Lecture: Prof Geoff Pearson on Reforming Football Spectator Laws
Professor Geoff Pearson, N8 PRP Co-Director, will give his inaugural lecture on the ‘long overdue’ need to reform laws regulating football spectators.
‘Time for a Clear Out: Reforming the Laws Regulating Football Spectators‘, to be held at University of Manchester on Thursday 3rd March, 17:30-18:30. Register for a free ticket.
Panic Laws
Legal measures designed to prevent football-related disorder have been fundamentally reactive and some bear all the hallmarks of the worst kind of “panic law”, rushed through without sufficient scrutiny and proving either ineffective or counter-productive to the problems they are seeking to confront.

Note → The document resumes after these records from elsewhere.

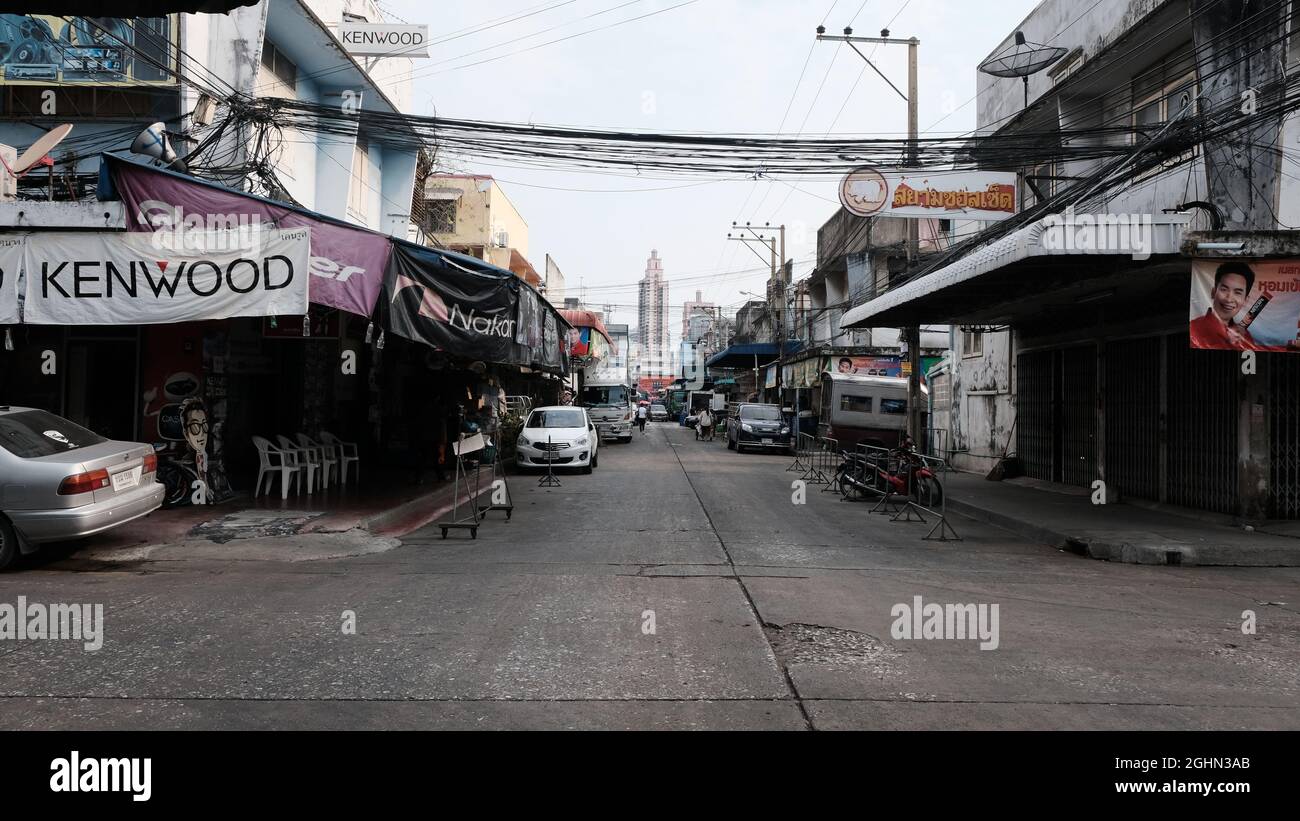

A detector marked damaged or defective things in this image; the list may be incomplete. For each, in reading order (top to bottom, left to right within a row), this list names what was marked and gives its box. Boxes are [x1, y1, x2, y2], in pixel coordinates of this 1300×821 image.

road pothole [764, 620, 896, 668]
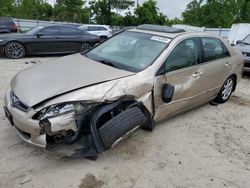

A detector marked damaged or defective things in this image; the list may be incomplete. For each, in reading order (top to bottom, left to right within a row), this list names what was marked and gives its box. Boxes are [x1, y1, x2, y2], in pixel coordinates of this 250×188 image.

crumpled hood [11, 53, 135, 106]
detached front bumper [3, 93, 46, 148]
broken headlight [33, 103, 94, 120]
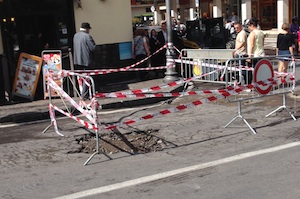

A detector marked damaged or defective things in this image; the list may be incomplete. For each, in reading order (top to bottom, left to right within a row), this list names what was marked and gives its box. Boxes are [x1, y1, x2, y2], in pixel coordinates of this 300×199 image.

pothole in road [72, 130, 166, 155]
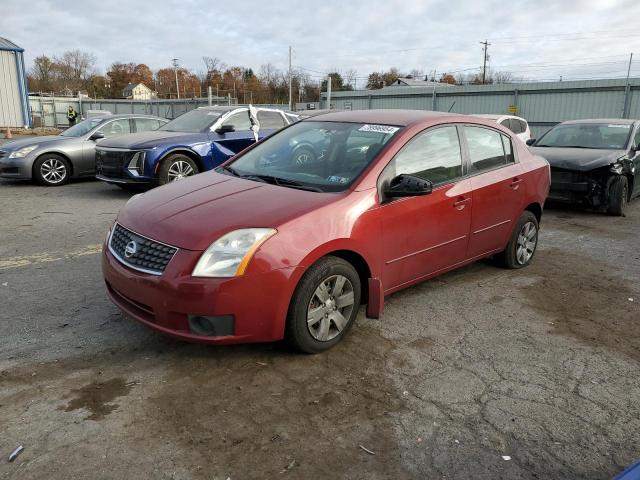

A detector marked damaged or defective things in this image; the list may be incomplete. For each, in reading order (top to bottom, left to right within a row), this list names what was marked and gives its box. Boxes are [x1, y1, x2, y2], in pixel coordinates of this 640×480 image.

damaged black car [528, 119, 636, 217]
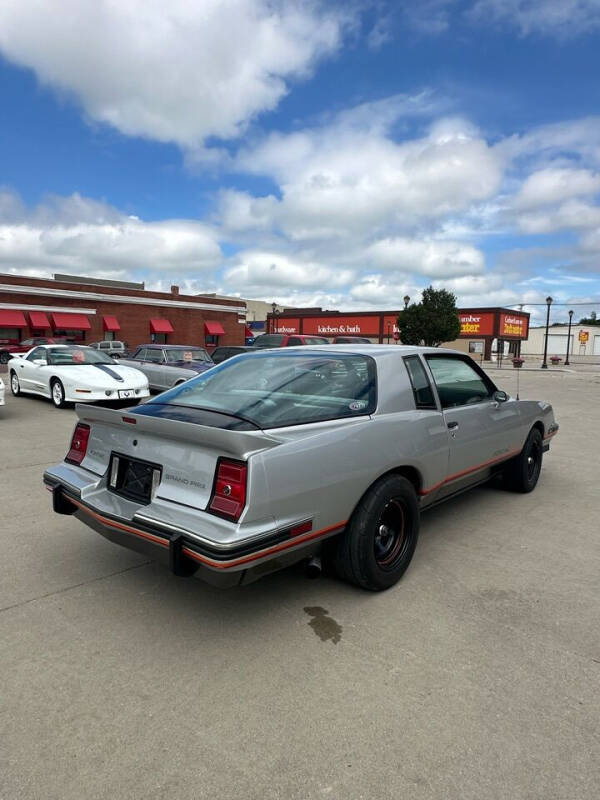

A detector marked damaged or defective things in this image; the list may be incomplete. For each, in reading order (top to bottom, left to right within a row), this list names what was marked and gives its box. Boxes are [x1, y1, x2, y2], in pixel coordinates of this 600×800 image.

pavement crack [0, 560, 152, 616]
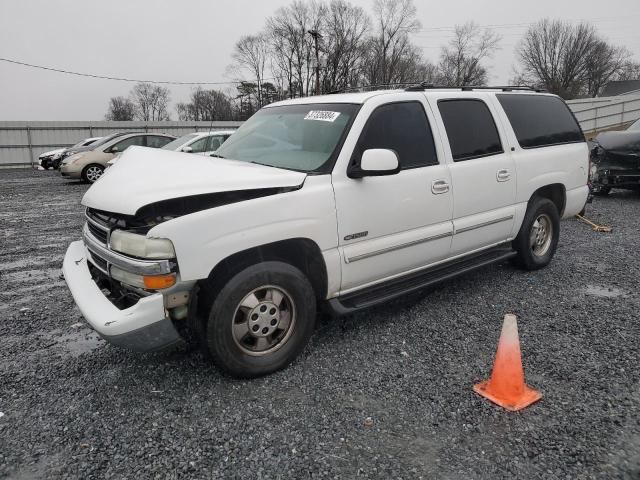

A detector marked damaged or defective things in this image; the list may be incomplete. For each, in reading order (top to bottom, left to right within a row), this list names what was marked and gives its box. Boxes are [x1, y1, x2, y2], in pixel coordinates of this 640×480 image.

cracked bumper cover [62, 242, 182, 350]
damaged front bumper [62, 242, 182, 350]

Some provisions are still seeking to confront problems from the 1980s, failing to respond to how the football industry and fan behaviour has fundamentally changed since then. Others have hampered the ability of police forces to develop more effective and legitimate tactics and strategies to manage football crowds. In this lecture, Prof Geoff Pearson considers evidence from 25-years of research into legal and policing responses to football crowd disorder, putting forward recommendations for reform of the law and the way police forces utilise legal powers to prevent football spectator violence and disorder.
Fundamental Review
Prof Pearson’s lecture will respond to the overdue attention these laws are now receiving. Four reports in 2020 independently suggested that the legal framework regulating football spectators requires revisiting. An SGSA report recommended trialling Safe Standing, the Crouch ‘Fan Led Review’ suggested piloting reform to alcohol laws, Baroness Casey’s Review of the Euro2020 Final recommended introducing a host of new offences, while the Law Commission rejected the need for new Hate Crime offences and hinted that the whole system was probably due a fundamental review.
N8 PRP Impact
Part of Professor Pearson’s current work is the ENABLE project, which applies the latest developments in crowd psychology and human rights law to football policing in the UK. Led by Prof Pearson and Professor Clifford Stott at Keele University, the project began in 2017 with a £7,200 grant from the N8 PRP Training and Innovation Fund to identify and develop best practice in the policing of domestic football. ENABLE then secured £200,000 from the English Football League to develop the research, including work with N8 PRP partner forces West Yorkshire, Cleveland, GMP, Lancashire, and Northumbria. As a result of this work the team was asked to contribute to the new UK Football Policing Unit’s (UKFPU) Authorised Professional Practice and collaborated with UKFPU to run training on the new APP in September 2021.
Professor Pearson also supervised an N8 PRP-funded PhD thesis on ‘A Human Rights Approach to Football Policing’ by Martin Browne. The summary report from this project will be available shortly.
For further N8 PRP-supported work on Public Order and Crowd Management, and other research themes, please go to the Research Index.
Audience
This lecture will be relevant both to researchers and practitioners working in public order, crowd management, and human rights, particularly on football policing.